→ EXTRACT TO READ:
═══

A portion of the graphic code is shown, in this example six pixels 911-916 are represented wherein first, second and third graphic code pixels 911-913 are black, having a lightness of 0, and fourth, fifth and sixth graphic code pixels 914-916 are white, having a lightness of 1. In the example method, the processor associates the first image pixel 811 with the first graphic code pixel 911, and determines that the first graphic code pixel 911 is associated with a black pixel. The lightness of first image pixel 811 is compared to the low threshold value 1120 to determine whether the lightness of first image pixel 811 is below or equal to the low threshold value 1120. In this case, it is determined that the lightness of the first image pixel 811 is below the low threshold value 1120, and, since the first image pixel 811 is associated with black first graphic code pixel 911, the lightness value of the first image pixel 811 is left unchanged. The first graphic code and image combination pixel 1011 therefore has a lightness value equal to that of the first image pixel 811.

Continuing for the second image pixel 812, the second graphic code pixel 912, associated with the second image pixel 812, is black, therefore second image pixel 812 is compared to the low threshold 1120. It is determined that the second image pixel 812 has a lightness greater than the low threshold 1120, therefore a modification to the lightness value of the second image pixel 812 is made to produce the lightness value of the second combination pixel 1012. In this example, the lightness of the second combination pixel 1012 is set at the low threshold 1120, since the associated second graphic code pixel 912 is black and the image pixel lightness is greater than the low threshold 1120.

The third image pixel 813 has a lightness greater than the low threshold 1120 and is associated with a third graphic code pixel 913. Third graphic code pixel 913 is black. Therefore, the lightness of the third image pixel 813 is compared with the low threshold 1120. In the case of third image pixel 813, it is determined that the lightness of the third image pixel 813 is greater than the low threshold 1120. In some examples of the method described herein, in the case of a pixel such as third image pixel 813, i.e. where the lightness of an image pixel associated with a black graphic code pixel is found to be greater than the low threshold, the lightness of the associated combination pixel is set at the low threshold 1120. However, in the example method shown by FIG. 7B, since it is determined that the lightness of the third image pixel 813 is above the low threshold 1120, the resulting third combination pixel 1013 is set at a lightness of the greater of: the low threshold 1120, and the lightness of the third image pixel 813 minus a predetermined value. In this example the predetermined value is delta lightness 1110, i.e. the difference between high lightness threshold 1130 and low lightness threshold 1120. In this case, the lightness of the third image pixel 813 minus delta lightness 1110 is greater than the low threshold 1120, and the lightness of the third image pixel 813 is thus decreased by delta lightness 1110 to give the modified lightness of the third combination pixel 1013. In other words, in this example a maximum difference between the lightness of an image pixel and the lightness of a resulting combination pixel is set at a predetermined maximum value, delta lightness 1110. In other examples, the predetermined maximum value may be set independently of the high threshold 1130 and the low threshold 1120. For example, the predetermined maximum value may be determined to define a maximum contrast in lightness between adjacent pixels. The high threshold value 1130, low threshold value 1120, and the predetermined maximum value, may be chosen such that the resulting combination of graphic code and image has suitable readability by a device which reads the resulting code. Furthermore, setting a predetermined maximum value as in the example method of FIG. 7B may allow the image to be more easily perceptible to a user viewing the resulting combination of image and graphic code.

═══

→ DIRECTIVE A: Retype the entries verbatim, covering the stretch from the line containing "Is the dog's" through the line containing "When viewed in".

(Extracted data entries)

═══

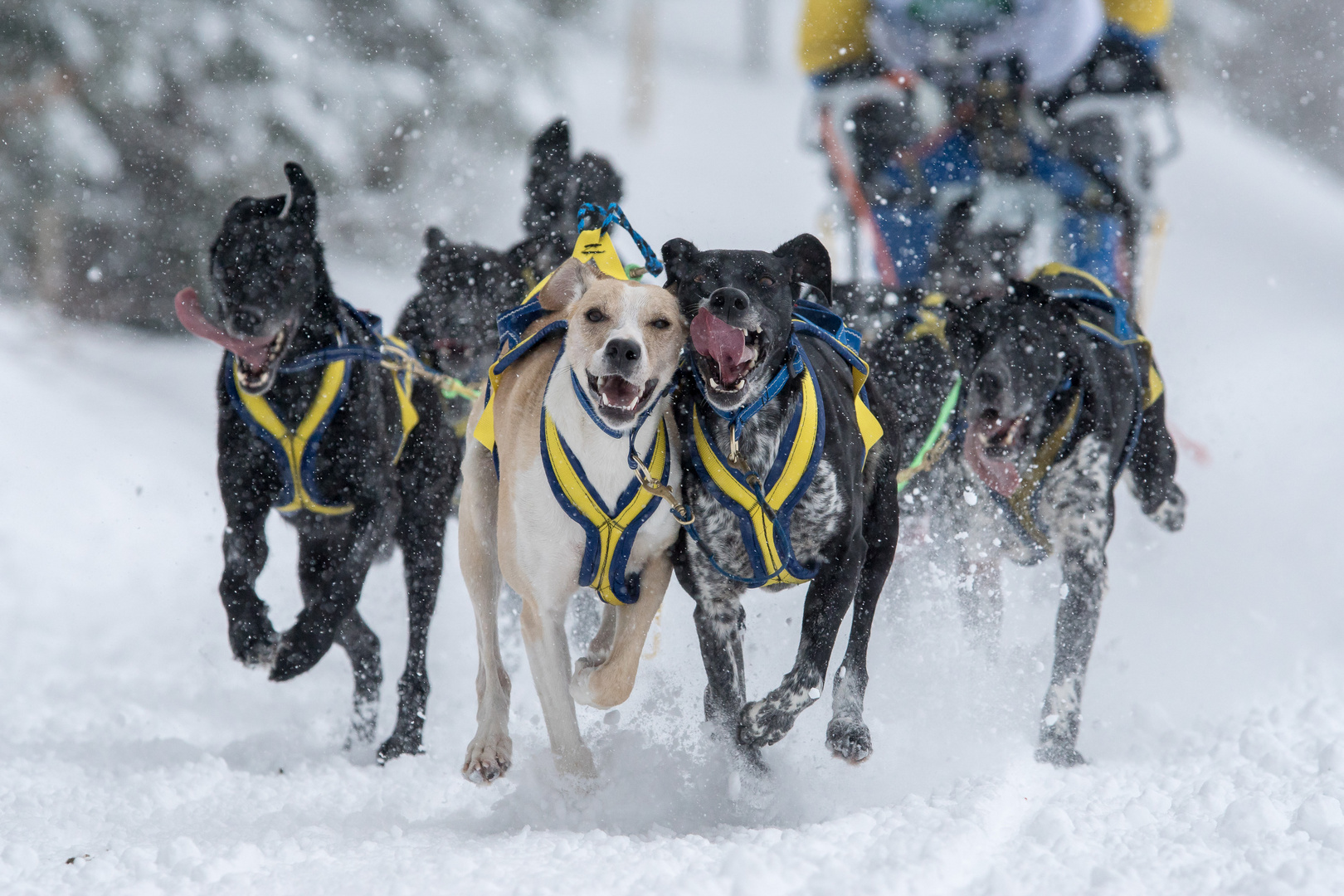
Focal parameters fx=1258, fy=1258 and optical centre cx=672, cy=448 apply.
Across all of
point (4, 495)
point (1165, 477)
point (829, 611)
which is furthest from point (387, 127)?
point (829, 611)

═══

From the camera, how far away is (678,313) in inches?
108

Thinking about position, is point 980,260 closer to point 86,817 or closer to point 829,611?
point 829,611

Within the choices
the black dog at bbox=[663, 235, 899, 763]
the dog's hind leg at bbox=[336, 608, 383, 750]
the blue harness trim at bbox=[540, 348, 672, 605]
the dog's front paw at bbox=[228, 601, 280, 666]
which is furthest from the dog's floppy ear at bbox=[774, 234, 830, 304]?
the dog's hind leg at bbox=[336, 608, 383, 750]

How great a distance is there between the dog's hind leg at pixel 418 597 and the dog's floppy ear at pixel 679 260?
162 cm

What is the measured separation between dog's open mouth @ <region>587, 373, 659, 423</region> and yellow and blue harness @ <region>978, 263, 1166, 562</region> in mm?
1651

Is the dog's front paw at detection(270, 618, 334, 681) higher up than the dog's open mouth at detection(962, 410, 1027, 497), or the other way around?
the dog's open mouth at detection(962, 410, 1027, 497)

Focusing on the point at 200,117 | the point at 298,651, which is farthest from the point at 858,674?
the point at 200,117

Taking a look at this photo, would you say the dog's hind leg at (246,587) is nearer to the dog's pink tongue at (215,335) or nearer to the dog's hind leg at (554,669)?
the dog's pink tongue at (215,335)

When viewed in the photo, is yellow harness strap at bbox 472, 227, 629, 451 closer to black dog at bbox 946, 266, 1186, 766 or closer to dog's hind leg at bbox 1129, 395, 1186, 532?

═══

→ DIRECTIVE B: Reproduce word for word the stretch of the graphic code passage from "Continuing for the" through "lightness is greater than the low threshold 1120.".

→ TASK SOLUTION A:
Is the dog's front paw at detection(270, 618, 334, 681) higher up than the dog's open mouth at detection(962, 410, 1027, 497), or the other way around?
the dog's open mouth at detection(962, 410, 1027, 497)

Focusing on the point at 200,117 | the point at 298,651, which is farthest from the point at 858,674?
the point at 200,117

Taking a look at this photo, would you say the dog's hind leg at (246,587) is nearer to the dog's pink tongue at (215,335) or nearer to the dog's hind leg at (554,669)?
the dog's pink tongue at (215,335)

When viewed in the photo, is yellow harness strap at bbox 472, 227, 629, 451 closer to black dog at bbox 946, 266, 1186, 766 or closer to dog's hind leg at bbox 1129, 395, 1186, 532?

→ TASK SOLUTION B:
Continuing for the second image pixel 812, the second graphic code pixel 912, associated with the second image pixel 812, is black, therefore second image pixel 812 is compared to the low threshold 1120. It is determined that the second image pixel 812 has a lightness greater than the low threshold 1120, therefore a modification to the lightness value of the second image pixel 812 is made to produce the lightness value of the second combination pixel 1012. In this example, the lightness of the second combination pixel 1012 is set at the low threshold 1120, since the associated second graphic code pixel 912 is black and the image pixel lightness is greater than the low threshold 1120.